É uma vertigem que embaralha formas e gêneros. O filme retém algo do romance porque mostra o destino de personagens que, suscetíveis à história, acumulam experiências enquanto dura a sua trama.
Já as séries estão mais próximas de outro gênero, a novela. Nelas não há acumulação: os personagens não mudam. Tampouco há um clímax ou uma dissolução final. Há um miniclímax no desenlace de cada capítulo —que propagandeia o seguinte.
Nas séries, a sequência não gera um todo que demanda interpretação e crítica, como nos filmes. A relação entre os personagens tende a ser dialética no filme-romance, e mecânico-causal nas séries-novelas.
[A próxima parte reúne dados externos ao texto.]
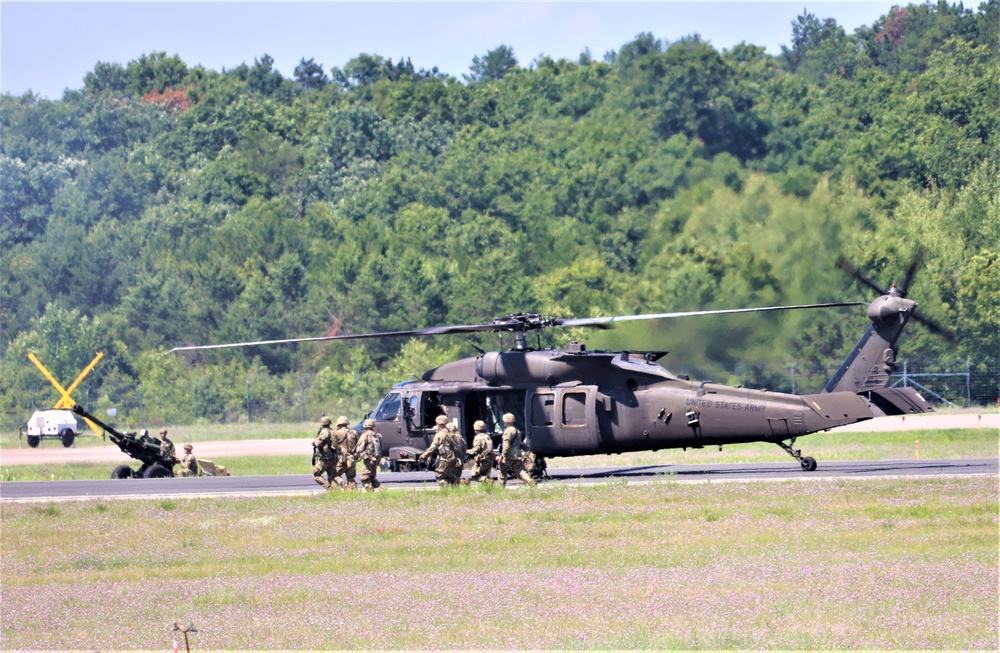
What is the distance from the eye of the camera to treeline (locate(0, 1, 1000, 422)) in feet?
189

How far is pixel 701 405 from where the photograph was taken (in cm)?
2623

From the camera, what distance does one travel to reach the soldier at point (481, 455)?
2586 cm

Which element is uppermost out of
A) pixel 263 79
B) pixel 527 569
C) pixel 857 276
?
pixel 263 79

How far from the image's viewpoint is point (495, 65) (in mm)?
138125

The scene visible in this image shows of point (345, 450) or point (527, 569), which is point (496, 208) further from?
point (527, 569)

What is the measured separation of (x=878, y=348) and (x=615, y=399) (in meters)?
4.90

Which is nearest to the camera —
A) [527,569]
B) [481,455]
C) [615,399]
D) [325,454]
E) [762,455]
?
[527,569]

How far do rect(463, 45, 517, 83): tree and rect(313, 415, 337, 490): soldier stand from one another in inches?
4480

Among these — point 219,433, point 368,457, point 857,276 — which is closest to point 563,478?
point 368,457

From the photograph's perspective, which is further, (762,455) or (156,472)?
(762,455)

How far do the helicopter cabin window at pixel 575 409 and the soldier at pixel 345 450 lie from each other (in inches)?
160

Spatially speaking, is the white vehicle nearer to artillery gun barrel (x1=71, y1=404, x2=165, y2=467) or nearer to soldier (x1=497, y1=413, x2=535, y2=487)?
artillery gun barrel (x1=71, y1=404, x2=165, y2=467)

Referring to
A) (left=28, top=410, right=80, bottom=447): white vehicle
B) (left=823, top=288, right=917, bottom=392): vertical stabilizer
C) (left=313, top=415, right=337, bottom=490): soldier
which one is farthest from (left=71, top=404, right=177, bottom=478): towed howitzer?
(left=28, top=410, right=80, bottom=447): white vehicle

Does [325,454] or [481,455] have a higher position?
[325,454]
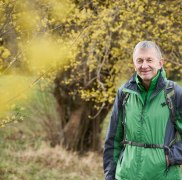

Postas em ordem cronológica, três séries talvez possam mostrar algo da estrada que o gênero percorreu desde o ponto de partida, os filmes de cinema —que, por sua vez, tiveram origem no romance.
“Twin Peaks”, que estreou em 1990, foi dirigida por um artista vindo do cinema e marcado pela literatura surrealista, David Lynch. A série foi uma combinação —e uma luta— entre cinema e TV, romance e novela, entre arte e comércio.
A concentração da trama no tempo e no espaço, no vilarejo fictício de Twin Peaks, não lhe reduziu o escopo. Ela ia para frente e para trás; duplicava os personagens em diferentes personalidades; recorria a figuras sobrenaturais. A pergunta que lhe serviu de lema propagandístico —quem matou Laura Palmer?—revelou-se sem importância.
A série virou filme, “Twin Peaks: Os Últimos Dias de Laura Palmer”, do próprio Lynch, que lhe ficou bem aquém. Ele tinha suspense, humor, mistério, mas eram arremedos. Como a série era melhor que o filme, a televisão venceu o cinema ao manter muito da sua forma e pouco do conteúdo: ambos são a-históricos.
“Downton Abbey”, de 2010, procede de um filme específico. A série foi criada por Julian Fellowes, roteirista de “Assassinato em Gosford Park”, de Robert Altman. A ideia de ambas é a mesma: mostrar uma família de aristocratas, e seus empregados, na primeira metade do século 20.
Na série, ainda que a oposição entre as classes apareça, bem como a opressão da Irlanda, os trabalhadores que servem de bucha de canhão na guerra de 1914-18 e a ascensão do fascismo, os fatos vergam sob o peso das imagens. São imagens televisivas, e não cinematográficas.
Mais, ainda. O conteúdo mesmo de “Downton Abbey” é reduzido a imagens: vestidos, castelos, sofás, a decoração, os ternos, a caça à raposa, as joias. Tudo aquilo que é imanente à riqueza merece destaque e prestígio.
A série soa tola não por minimizar a luta entre as classes. Poderia ser mais verdadeira se mergulhasse de vez na moda, nos jardins, na arquitetura, em coletes e corpetes —se assumisse que é só um “divertissement”. Por não ter conteúdo propriamente dito, o filme baseado em “Downton Abbey” é vazio.
“Dix pour Cent”, de 2015, e que está em cartaz no Netflix, tem por tema o cinema: o título refere-se aos 10% que os agentes ganham de atrizes e atores para serem escalados em filmes. Sua criadora, Fanny Herrero, nunca teve nada a ver com cinema, é criatura da televisão.
Em cada episódio, uma celebridade do cinema aparece em destaque: Juliette Binoche, Isabelle Huppert, Isabelle Adjani, Sigourney Weaver etc. Na prática, são reduzidas a coadjuvantes. A série vence definitivamente o cinema na forma. No conteúdo, sai a arte e entra o dinheiro: os 10% do cachê.
Mario Sergio Conti é jornalista, é autor de "Notícias do Planalto".